■ **Required task**
Reproduce every row below word for word, leaving out the picture.

-- START Records to process --

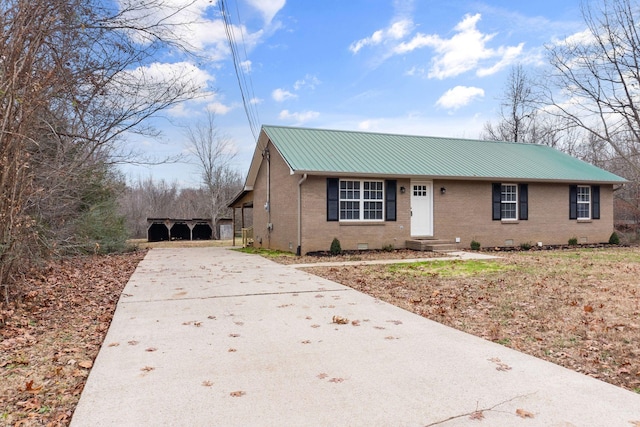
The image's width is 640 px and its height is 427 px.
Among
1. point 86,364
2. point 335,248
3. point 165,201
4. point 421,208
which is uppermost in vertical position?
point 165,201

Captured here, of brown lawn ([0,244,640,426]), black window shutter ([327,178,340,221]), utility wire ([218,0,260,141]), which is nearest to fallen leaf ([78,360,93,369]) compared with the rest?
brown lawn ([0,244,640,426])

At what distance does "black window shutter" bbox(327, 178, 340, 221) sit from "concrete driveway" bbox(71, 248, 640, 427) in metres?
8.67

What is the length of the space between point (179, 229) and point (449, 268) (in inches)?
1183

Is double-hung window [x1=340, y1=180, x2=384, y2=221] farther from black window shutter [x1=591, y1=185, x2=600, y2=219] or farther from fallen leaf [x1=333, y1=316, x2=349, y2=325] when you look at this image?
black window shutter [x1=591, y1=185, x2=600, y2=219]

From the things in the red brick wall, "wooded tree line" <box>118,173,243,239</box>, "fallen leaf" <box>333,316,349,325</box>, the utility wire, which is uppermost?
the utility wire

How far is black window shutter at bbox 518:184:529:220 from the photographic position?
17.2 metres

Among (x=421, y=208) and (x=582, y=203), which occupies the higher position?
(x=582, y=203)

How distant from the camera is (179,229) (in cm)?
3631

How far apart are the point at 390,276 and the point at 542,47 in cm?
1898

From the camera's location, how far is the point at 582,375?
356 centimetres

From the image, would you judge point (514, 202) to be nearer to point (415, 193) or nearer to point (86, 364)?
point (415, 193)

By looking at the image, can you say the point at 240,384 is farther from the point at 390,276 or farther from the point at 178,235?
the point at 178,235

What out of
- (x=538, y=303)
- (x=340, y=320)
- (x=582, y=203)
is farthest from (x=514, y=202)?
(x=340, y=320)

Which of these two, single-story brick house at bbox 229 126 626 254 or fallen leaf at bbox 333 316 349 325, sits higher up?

-- END Records to process --

■ **Task response**
The image's width is 640 px and its height is 427 px.
Among
1. point 86,364
2. point 335,248
3. point 165,201
4. point 421,208
which is uppermost in vertical position?
point 165,201

Captured here, of brown lawn ([0,244,640,426]), black window shutter ([327,178,340,221]), utility wire ([218,0,260,141]), which is nearest to fallen leaf ([78,360,93,369]) compared with the rest?
brown lawn ([0,244,640,426])

At what distance does "black window shutter" bbox(327, 178, 340, 221) sit from "concrete driveway" bbox(71, 248, 640, 427) in metres?
8.67

What is the length of the space between point (179, 229) and point (449, 268) (in inches)?
1183

Is double-hung window [x1=340, y1=180, x2=384, y2=221] farther from black window shutter [x1=591, y1=185, x2=600, y2=219] or farther from fallen leaf [x1=333, y1=316, x2=349, y2=325] when you look at this image?
black window shutter [x1=591, y1=185, x2=600, y2=219]

From the things in the red brick wall, "wooded tree line" <box>118,173,243,239</box>, "fallen leaf" <box>333,316,349,325</box>, the utility wire, which is uppermost?
the utility wire

How far is black window shutter at bbox 518:184:529:220 from the photographic position?
17.2 metres

Among (x=421, y=208) and (x=582, y=203), which occupies the higher position?
(x=582, y=203)

How distant from the camera is (179,229) (in cm)?
3631

How far apart are the point at 390,276 and the point at 542,47 in cm?
1898

From the camera's location, how far is the point at 582,375?
356 centimetres

From the image, would you judge point (514, 202) to be nearer to point (415, 193) or nearer to point (86, 364)?
point (415, 193)

By looking at the image, can you say the point at 240,384 is farther from the point at 390,276 or farther from the point at 178,235?
the point at 178,235

What out of
- (x=538, y=303)
- (x=340, y=320)
- (x=582, y=203)
is farthest from (x=514, y=202)?
(x=340, y=320)

Which of these two, single-story brick house at bbox 229 126 626 254 or fallen leaf at bbox 333 316 349 325, sits higher up?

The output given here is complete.